Abstract
BACKGROUND:
Patients who are prescribed specialty medications require close monitoring, including assessment of laboratory parameters, toxicities, and adherence. Specialty pharmacies integrated within a health system are able to access records, assess therapy, and efficiently communicate with prescribers.
OBJECTIVE:
To analyze interventions made by clinical pharmacists within the Cleveland Clinic Specialty Pharmacy (CCSP) regarding cost avoidance for the health care system and improvements in patient safety.
METHODS:
This was a retrospective, observational study that analyzed pharmacist interventions regarding specialty hematology/oncology medications.
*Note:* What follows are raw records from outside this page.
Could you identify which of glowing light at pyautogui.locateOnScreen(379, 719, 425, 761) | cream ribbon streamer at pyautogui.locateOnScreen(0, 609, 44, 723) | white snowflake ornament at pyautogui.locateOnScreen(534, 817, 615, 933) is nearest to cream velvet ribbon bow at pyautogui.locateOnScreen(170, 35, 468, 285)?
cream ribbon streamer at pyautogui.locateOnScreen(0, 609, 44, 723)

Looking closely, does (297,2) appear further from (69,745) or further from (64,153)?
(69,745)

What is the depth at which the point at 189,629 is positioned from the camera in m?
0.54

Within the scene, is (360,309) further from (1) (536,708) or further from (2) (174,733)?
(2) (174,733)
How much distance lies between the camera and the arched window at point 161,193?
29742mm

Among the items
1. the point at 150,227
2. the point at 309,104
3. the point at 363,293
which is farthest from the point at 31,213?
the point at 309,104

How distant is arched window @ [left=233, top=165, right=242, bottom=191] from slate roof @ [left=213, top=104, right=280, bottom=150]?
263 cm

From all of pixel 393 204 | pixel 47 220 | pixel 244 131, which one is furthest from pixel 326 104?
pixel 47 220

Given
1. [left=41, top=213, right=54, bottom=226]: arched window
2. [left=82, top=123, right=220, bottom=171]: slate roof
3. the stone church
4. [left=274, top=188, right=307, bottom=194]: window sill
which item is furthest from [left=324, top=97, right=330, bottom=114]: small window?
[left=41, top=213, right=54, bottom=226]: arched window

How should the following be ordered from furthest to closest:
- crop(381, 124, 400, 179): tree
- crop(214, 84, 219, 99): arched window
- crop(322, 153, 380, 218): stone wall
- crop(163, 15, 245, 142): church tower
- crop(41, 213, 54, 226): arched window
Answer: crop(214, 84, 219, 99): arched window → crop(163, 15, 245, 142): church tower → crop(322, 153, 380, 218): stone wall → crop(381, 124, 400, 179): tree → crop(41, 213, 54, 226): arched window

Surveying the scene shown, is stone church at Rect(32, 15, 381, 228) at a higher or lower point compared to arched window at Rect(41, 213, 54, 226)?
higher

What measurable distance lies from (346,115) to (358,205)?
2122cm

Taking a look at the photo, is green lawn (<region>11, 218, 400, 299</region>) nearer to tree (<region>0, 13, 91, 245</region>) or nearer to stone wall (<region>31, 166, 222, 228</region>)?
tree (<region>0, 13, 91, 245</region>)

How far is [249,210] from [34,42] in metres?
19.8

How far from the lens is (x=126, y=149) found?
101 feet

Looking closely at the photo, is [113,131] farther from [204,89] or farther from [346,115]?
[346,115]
Interventions were measured with pharmacist documentation within the electronic health record (EHR).
The primary endpoint was the cost-avoidance effect of clinical pharmacist interventions resulting from pharmacist access to the EHR. Secondary endpoints included pharmacist interventions that led to additional ancillary or supportive care, time taken to perform interventions, total interventions according to new or refill status, and total interventions performed according to insurance subtype.
RESULTS:
547 interventions were identified during the study period, with a total cost avoidance of $1,508,131. The intervention with the highest overall cost savings was discontinuation of therapy ($290,091). The highest cost savings, based on intervention type, was lack of follow-up ($30,892). The medication with the highest overall cost savings was abiraterone ($273,160). Gilteritinib was associated with the highest cost saving per intervention ($28,350). The indication with the highest overall cost savings was prostate cancer ($402,601), while cutaneous T-cell lymphoma had the highest cost savings per intervention ($25,424).
CONCLUSIONS:
CCSP pharmacist interventions led to significant overall cost savings to the health care system. Although not measured in this study, it is reasonable to expect that decreased medication use may also translate into less financial burden for patients, as well as for pharmacy benefit managers. Access to the EHR and integration within the health care system may have facilitated the cost savings.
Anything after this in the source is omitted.